Reisebuch:Bäume mit Charakter

Ein bemerkenswerter Bildband des Fotografen Kilian Schönberger zeigt die Schönheit deutscher Wälder. Er porträtiert dabei nicht einzelne Bäume, sondern begreift den Wald als vitalen, dynamischen Organismus.

Von Stefan Fischer

Den Wald vor lauter Bäumen nicht sehen: Diese sprichwörtliche Gefahr, das Wesentliche aus dem Blick zu verlieren, besteht gerade auch bei der Waldfotografie. Es ist viel einfacher, einzelne Bäume oder Kleingruppen zu porträtieren, als den Wald als Organismus, eben als Ganzes zu zeigen. Immer erscheinen einzelne Bäume zu dominant, passt das Licht nicht, lässt sich überhaupt in einem einzigen Bild nicht festhalten, was das Auge beim Umherschweifen als Gesamteindruck wahrnimmt.

Insofern ist Kilian Schönberger mit "Waldwelten" ein bemerkenswerter Band gelungen. Der Fotograf bringt die Geduld auf und die Erfahrung mit, an den richtigen Orten zu sein und auf den perfekten Moment zu warten. Oft sind das die Morgenstunden, wenn die Sonne den Wäldern unter den Saum schlüpft und die Feuchtigkeit in Nebel verwandelt.

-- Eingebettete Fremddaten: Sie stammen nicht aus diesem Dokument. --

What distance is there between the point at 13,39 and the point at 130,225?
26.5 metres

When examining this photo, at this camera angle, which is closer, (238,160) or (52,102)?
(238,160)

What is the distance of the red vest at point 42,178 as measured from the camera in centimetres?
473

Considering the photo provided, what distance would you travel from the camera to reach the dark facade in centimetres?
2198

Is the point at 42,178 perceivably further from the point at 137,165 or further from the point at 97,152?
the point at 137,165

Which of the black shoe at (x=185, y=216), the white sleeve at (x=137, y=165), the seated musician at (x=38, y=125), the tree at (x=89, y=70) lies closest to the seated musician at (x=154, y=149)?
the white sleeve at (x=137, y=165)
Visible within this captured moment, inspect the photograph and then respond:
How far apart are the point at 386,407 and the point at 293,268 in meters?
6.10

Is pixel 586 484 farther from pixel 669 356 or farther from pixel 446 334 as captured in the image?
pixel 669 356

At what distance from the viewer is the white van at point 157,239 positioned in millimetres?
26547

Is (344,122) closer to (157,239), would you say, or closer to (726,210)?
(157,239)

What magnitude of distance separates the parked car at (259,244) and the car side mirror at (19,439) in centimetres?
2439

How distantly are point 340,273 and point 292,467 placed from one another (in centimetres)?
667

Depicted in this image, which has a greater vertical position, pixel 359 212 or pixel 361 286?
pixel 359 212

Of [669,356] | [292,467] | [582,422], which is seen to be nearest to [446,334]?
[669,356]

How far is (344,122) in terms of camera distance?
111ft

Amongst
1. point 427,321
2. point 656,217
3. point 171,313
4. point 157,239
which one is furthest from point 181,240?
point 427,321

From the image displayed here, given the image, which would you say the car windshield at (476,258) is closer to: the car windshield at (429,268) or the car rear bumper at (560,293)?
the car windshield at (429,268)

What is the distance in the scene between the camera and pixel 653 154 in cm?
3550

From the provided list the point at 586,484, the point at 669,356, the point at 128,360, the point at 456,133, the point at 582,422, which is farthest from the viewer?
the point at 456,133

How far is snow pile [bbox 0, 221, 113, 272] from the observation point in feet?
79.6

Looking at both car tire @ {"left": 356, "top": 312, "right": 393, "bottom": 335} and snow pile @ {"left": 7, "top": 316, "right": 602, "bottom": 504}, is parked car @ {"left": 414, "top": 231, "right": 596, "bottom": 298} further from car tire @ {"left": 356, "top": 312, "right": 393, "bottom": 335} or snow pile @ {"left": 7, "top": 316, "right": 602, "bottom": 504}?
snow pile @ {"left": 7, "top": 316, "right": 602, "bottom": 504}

Auf diesen Bildern sieht man tatsächlich Wälder und nicht primär Bäume.

Der Band zeigt auch andere Szenerien, etwa Küstenwälder an der Ostsee. Doch gehören in Deutschland insbesondere der Wald und die Mittelgebirge untrennbar zusammen, was schon Namen wie Bayerischer Wald oder Schwarzwald nahelegen. Schönberger erforscht mit der Kamera die Strukturen all dieser Wälder, die nicht willkürlich sind, sondern durch menschliche Eingriffe und vor allem die klimatischen und geologischen Bedingungen geprägt werden. Mitunter entstehen beinahe grafische Muster. Schönberger abstrahiert die Wälder aber nie so weit in seinen Fotografien, dass man ihre Vitalität (oder auch Verletzlichkeit) aus den Augen verliert. Sondern schält aus der Dynamik des Wuchses den jeweiligen Charakter heraus.

Kilian Schönberger: Waldwelten. Verlag Frederking & Thaler, München 2017. 320 Seiten, 98 Euro.